El triunfo de Dilma Rousseff frente al opositor José Serra en la segunda vuelta de las elecciones presidenciales realizada ayer en Brasil constituye un factor de estabilidad y continuidad para ese país y para el resto del subcontinente, en la medida en que augura la continuidad, por un cuatrienio, de las atinadas políticas económica, social y exterior desarrolladas durante los dos mandatos de Luiz Inacio Lula da Silva.
En materia social, Brasil ha logrado, en los pasados ocho años, reducir la pobreza y la desigualdad y ha experimentado un crecimiento sostenido de su clase media; en lo económico, la nación sudamericana consiguió superar la nefasta dependencia con respecto al Fondo Monetario Internacional y el Banco Mundial, ha tenido un crecimiento sostenido y fue capaz de enfrentar, con un costo interno mínimo, la crisis mundial que se desencadenó a fines de 2008. En el ámbito internacional, Brasilia ha confirmado y consolidado su condición de potencia emergente, ha desarrollado vínculos políticos y sociales con otras naciones de esa misma categoría y ejerce, hoy en día, un liderazgo regional indiscutido que, en buena medida, es contrapeso a los nunca superados afanes injerencistas de Estados Unidos en América Latina.

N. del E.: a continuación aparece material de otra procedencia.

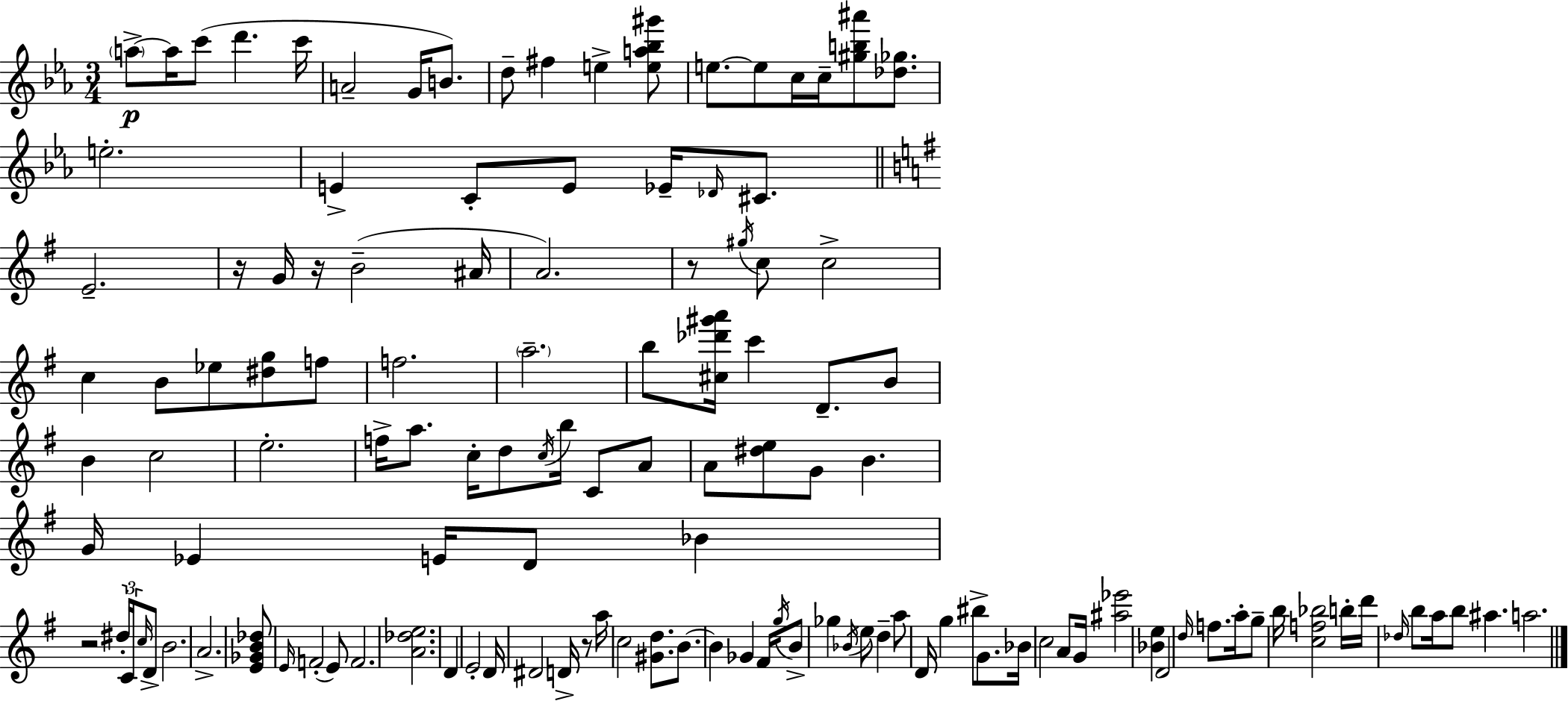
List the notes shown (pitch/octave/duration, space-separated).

A5/e A5/s C6/e D6/q. C6/s A4/h G4/s B4/e. D5/e F#5/q E5/q [E5,A5,Bb5,G#6]/e E5/e. E5/e C5/s C5/s [G#5,B5,A#6]/e [Db5,Gb5]/e. E5/h. E4/q C4/e E4/e Eb4/s Db4/s C#4/e. E4/h. R/s G4/s R/s B4/h A#4/s A4/h. R/e G#5/s C5/e C5/h C5/q B4/e Eb5/e [D#5,G5]/e F5/e F5/h. A5/h. B5/e [C#5,Db6,G#6,A6]/s C6/q D4/e. B4/e B4/q C5/h E5/h. F5/s A5/e. C5/s D5/e C5/s B5/s C4/e A4/e A4/e [D#5,E5]/e G4/e B4/q. G4/s Eb4/q E4/s D4/e Bb4/q R/h D#5/s C4/s C5/s D4/e B4/h. A4/h. [E4,Gb4,B4,Db5]/e E4/s F4/h E4/e F4/h. [A4,Db5,E5]/h. D4/q E4/h D4/s D#4/h D4/s R/e A5/s C5/h [G#4,D5]/e. B4/e. B4/q Gb4/q F#4/s G5/s B4/e Gb5/q Bb4/s E5/e D5/q A5/e D4/s G5/q BIS5/e G4/e. Bb4/s C5/h A4/e G4/s [A#5,Eb6]/h [Bb4,E5]/q D4/h D5/s F5/e. A5/s G5/e B5/s [C5,F5,Bb5]/h B5/s D6/s Db5/s B5/e A5/s B5/e A#5/q. A5/h.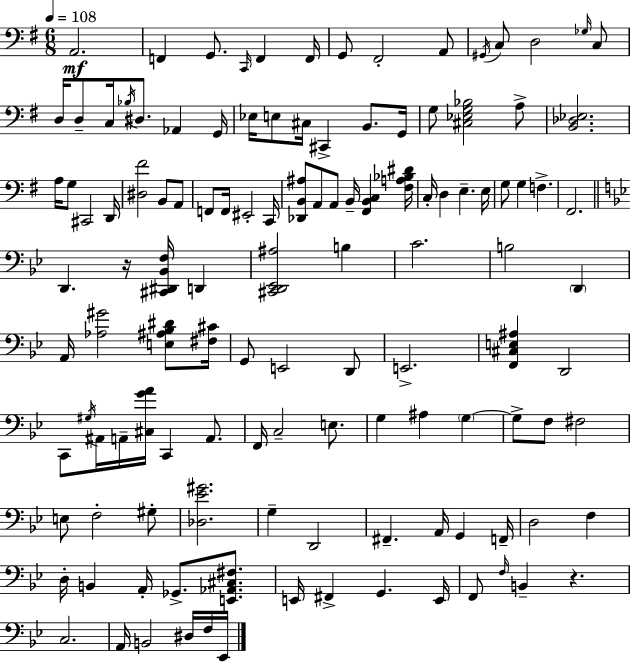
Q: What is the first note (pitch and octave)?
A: A2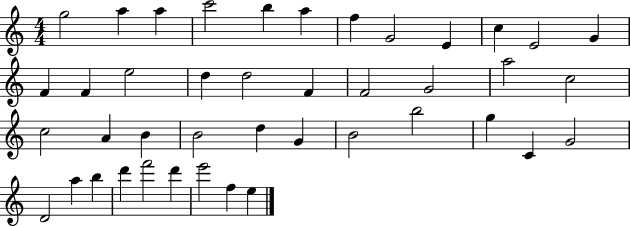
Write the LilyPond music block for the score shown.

{
  \clef treble
  \numericTimeSignature
  \time 4/4
  \key c \major
  g''2 a''4 a''4 | c'''2 b''4 a''4 | f''4 g'2 e'4 | c''4 e'2 g'4 | \break f'4 f'4 e''2 | d''4 d''2 f'4 | f'2 g'2 | a''2 c''2 | \break c''2 a'4 b'4 | b'2 d''4 g'4 | b'2 b''2 | g''4 c'4 g'2 | \break d'2 a''4 b''4 | d'''4 f'''2 d'''4 | e'''2 f''4 e''4 | \bar "|."
}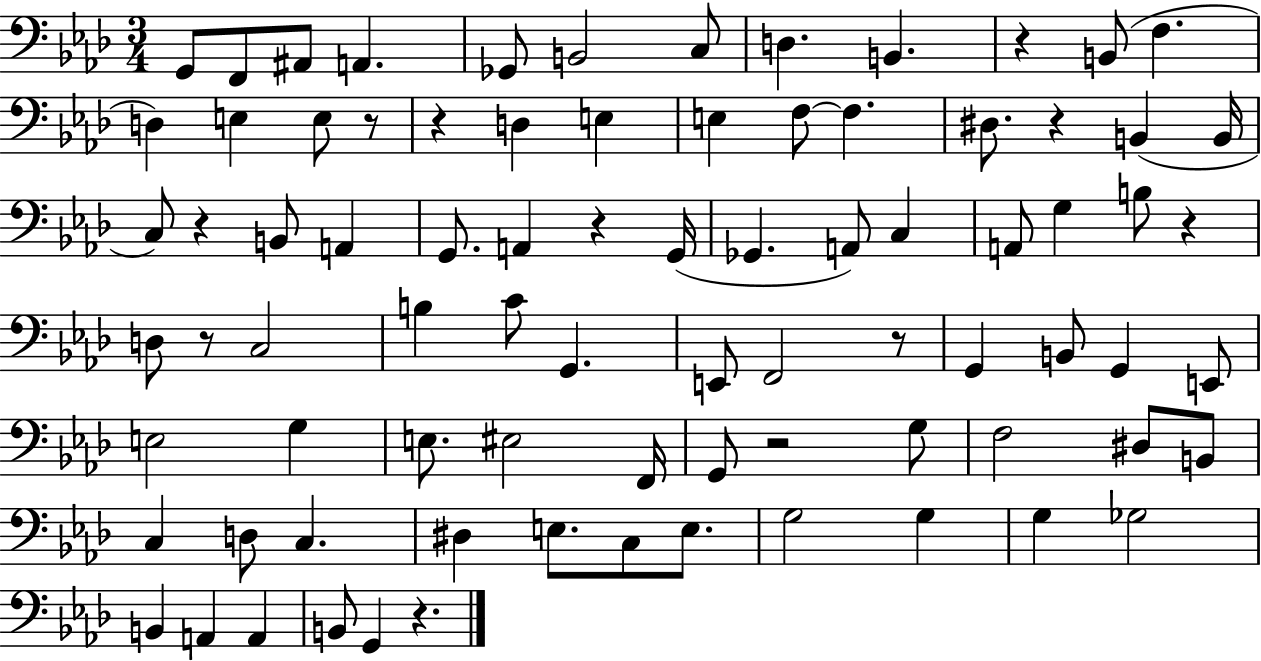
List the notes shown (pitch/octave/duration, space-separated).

G2/e F2/e A#2/e A2/q. Gb2/e B2/h C3/e D3/q. B2/q. R/q B2/e F3/q. D3/q E3/q E3/e R/e R/q D3/q E3/q E3/q F3/e F3/q. D#3/e. R/q B2/q B2/s C3/e R/q B2/e A2/q G2/e. A2/q R/q G2/s Gb2/q. A2/e C3/q A2/e G3/q B3/e R/q D3/e R/e C3/h B3/q C4/e G2/q. E2/e F2/h R/e G2/q B2/e G2/q E2/e E3/h G3/q E3/e. EIS3/h F2/s G2/e R/h G3/e F3/h D#3/e B2/e C3/q D3/e C3/q. D#3/q E3/e. C3/e E3/e. G3/h G3/q G3/q Gb3/h B2/q A2/q A2/q B2/e G2/q R/q.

Dilma Rousseff basó su campaña electoral en la promesa de continuar con los lineamientos gubernamentales referidos y su triunfo sobre el aspirante presidencial de la derecha es, en consecuencia, una buena noticia. Está por verse, sin embargo, si la ex militante de izquierda radical y ex funcionaria en el gobierno de Lula será capaz de suplir la figura de éste y de construirse una autoridad moral propia que permita dar continuidad a lo realizado, desde el gobierno, por el antiguo obrero metalúrgico. Cabe esperar, por el bien de Brasil, que la virtual presidenta electa logre llevar a término su administración con un éxito semejante al conseguido por el presidente saliente.
Para la región, la ratificación en las urnas del proyecto gubernamental brasileño es un factor de alivio, en la medida en que el campo de la integración soberana y progresista de América Latina acaba de perder a una de sus figuras políticas fundamentales –la del ex presidente argentino Néstor Kirchner– y se ha visto debilitado por el reciente triunfo de la derecha en Chile.
Por lo que hace a México, la presidencia de Lula y el proceso de sucesión presidencial en curso en Brasil constituyen una conciencia dolorosa de lo que se puede lograr y de lo no se ha hecho en el país, agobiado por el empecinamiento gubernamental en una política económica depredadora, en medidas que ahondan la desigualdad, en actitudes de gobierno que ignoran al conjunto de la población y en una constante abdicación al ejercicio de la soberanía nacional y una supeditación creciente a Estados Unidos y Europa occidental.